- IATA: none; ICAO: none; FAA LID: 07A;

Summary
- Airport type: Public
- Owner: Bullock County
- Serves: Bullock County, Alabama
- Location: Union Springs, Alabama
- Elevation AMSL: 300 ft (91 m)
- Coordinates: 32°10′01″N 085°48′35″W﻿ / ﻿32.16694°N 85.80972°W
- Interactive map of Franklin Field

Runways
| Direction | Length |  | Surface |
| ft | m |
| 14/32 | 3,660 | 1,116 | Asphalt |

Statistics (2010)
- Aircraft operations: 6,545
- Source: Federal Aviation Administration

= Franklin Field (Alabama) =

Franklin Field is a county-owned public-use airport in Bullock County, Alabama, United States. It is located 5 nmi west of the central business district of Union Springs, Alabama. It is included in the FAA's National Plan of Integrated Airport Systems for 2011–2015, which categorized it as a general aviation facility.
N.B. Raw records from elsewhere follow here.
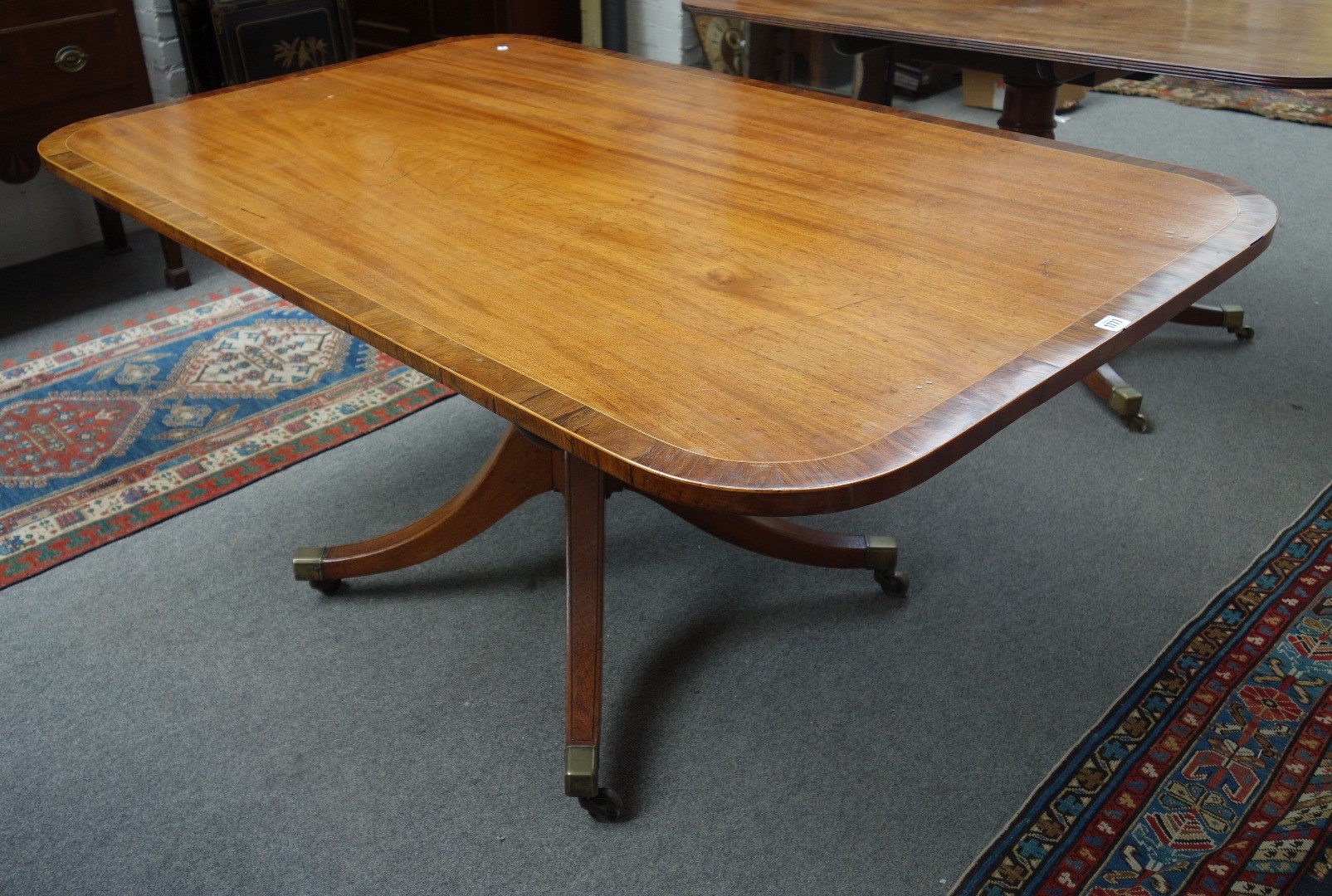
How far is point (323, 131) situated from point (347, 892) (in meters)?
1.03

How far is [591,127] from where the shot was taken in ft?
5.34

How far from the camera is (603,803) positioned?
4.43 ft

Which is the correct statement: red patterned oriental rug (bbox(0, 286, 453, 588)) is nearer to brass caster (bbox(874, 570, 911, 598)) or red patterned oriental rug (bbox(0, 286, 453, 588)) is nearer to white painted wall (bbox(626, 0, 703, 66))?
brass caster (bbox(874, 570, 911, 598))

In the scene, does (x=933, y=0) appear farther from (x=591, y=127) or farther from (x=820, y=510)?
(x=820, y=510)

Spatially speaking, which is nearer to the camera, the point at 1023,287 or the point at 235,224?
the point at 1023,287

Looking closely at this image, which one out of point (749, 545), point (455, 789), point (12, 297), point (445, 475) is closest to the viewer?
point (455, 789)

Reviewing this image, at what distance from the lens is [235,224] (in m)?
1.30

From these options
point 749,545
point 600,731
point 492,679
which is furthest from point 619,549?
point 600,731

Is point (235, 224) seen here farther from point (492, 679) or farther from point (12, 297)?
point (12, 297)

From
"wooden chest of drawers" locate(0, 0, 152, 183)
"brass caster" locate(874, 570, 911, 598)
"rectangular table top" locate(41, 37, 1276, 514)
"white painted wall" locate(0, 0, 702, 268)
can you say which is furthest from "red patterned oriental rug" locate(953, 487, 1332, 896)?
"white painted wall" locate(0, 0, 702, 268)

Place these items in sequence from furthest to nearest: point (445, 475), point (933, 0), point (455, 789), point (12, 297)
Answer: point (12, 297), point (933, 0), point (445, 475), point (455, 789)

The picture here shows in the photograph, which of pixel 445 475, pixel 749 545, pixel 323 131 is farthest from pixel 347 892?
pixel 323 131

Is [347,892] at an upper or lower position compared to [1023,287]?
lower

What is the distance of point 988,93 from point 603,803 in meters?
3.32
== Facilities and aircraft ==
Franklin Field covers an area of 50 acre at an elevation of 300 ft above mean sea level. It has one runway designated 14/32 with an asphalt surface measuring 5,000 by 80 ft. For the 12-month period ending November 19, 2010, the airport had 6,545 general aviation aircraft operations, an average of 17 per day.